I do not think my opinion on integrating technology in the classroom has drastically changed over the course of the semester. I still believe the most lesson that one can learn about educational technology is that it should only be used when it can realistically improve student learning. Many teachers become enamored with specific tools because of their visual appeal or novelty value, but they must look past these distractions and focus on how the student will respond to the tool. In general, teachers should not pick a tool and try to adapt it for students. Instead, teachers should first identify a problem and then seek out a tool that appropriately solves that problem.
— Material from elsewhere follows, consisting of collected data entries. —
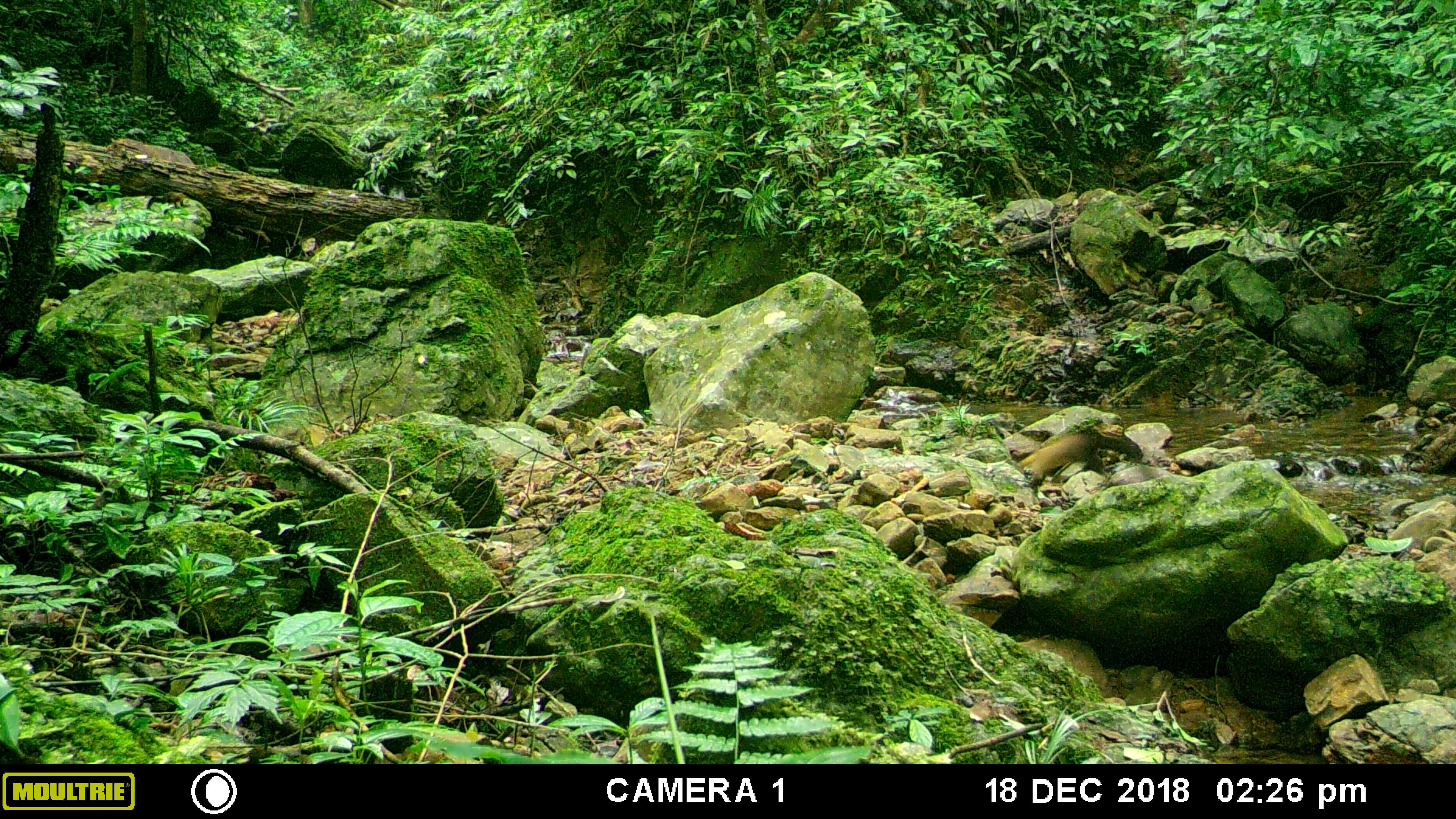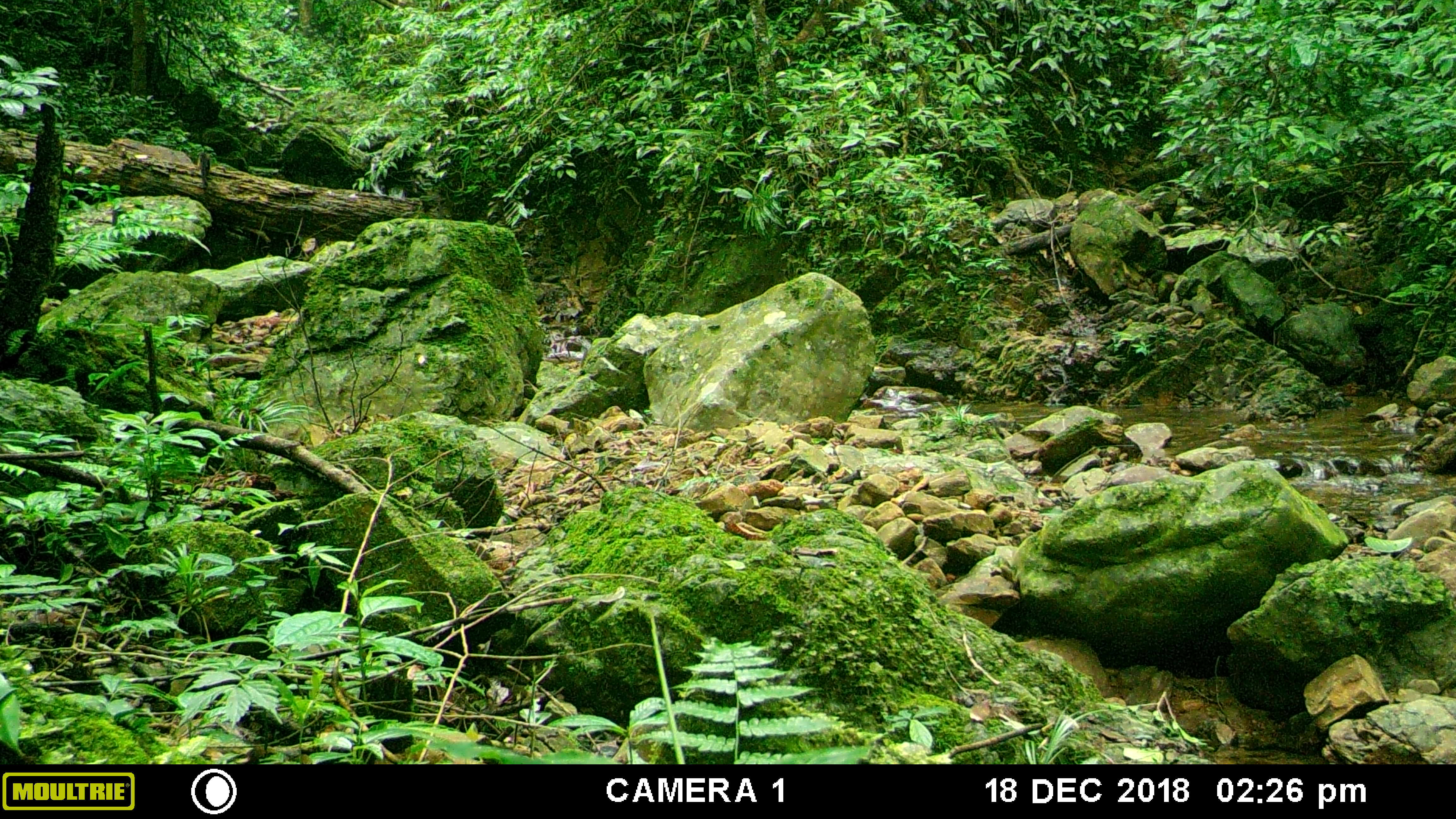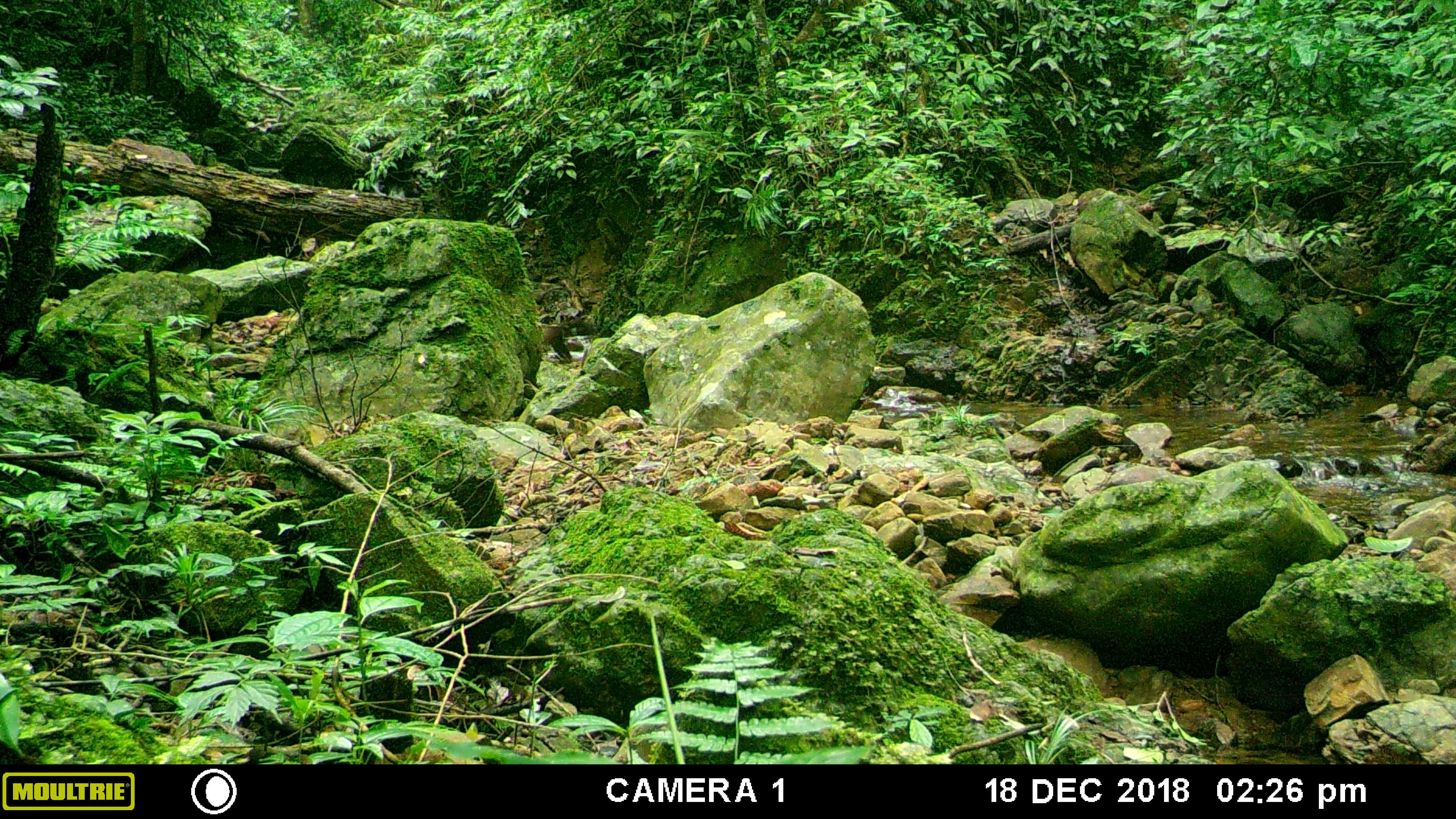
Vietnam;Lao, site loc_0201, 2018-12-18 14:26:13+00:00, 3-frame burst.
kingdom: Animalia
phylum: Chordata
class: Mammalia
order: Carnivora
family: Mustelidae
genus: Martes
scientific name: Martes flavigula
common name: yellow-throated marten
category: yellow throated marten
Yellow throated marten (yellow-throated marten) (Martes flavigula). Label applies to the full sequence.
Using this strategy, teachers can keep students in mind rather than technology.

As a result of taking EDIT 2000, I have become more open-minded to using technology in the classroom. During the mini-unit on interactive whiteboard (IWB) technology, I had somewhat of an epiphany, during which I finally understood the appeal of SMART Boards. I attended a small private school that could not afford to put a SMART Board in every classroom, so I had never spent time using one before this class. Because I lacked experience with IWBs, I had almost rejected them completely, telling myself that they were overpriced, buggy, and nonessential. After learning about them in EDIT, however, my disdain for them softened dramatically, and I now understand their broad appeal. This anecdote yields another important lesson: always evaluate the quality of a technological tool oneself instead of relying on the opinions of others.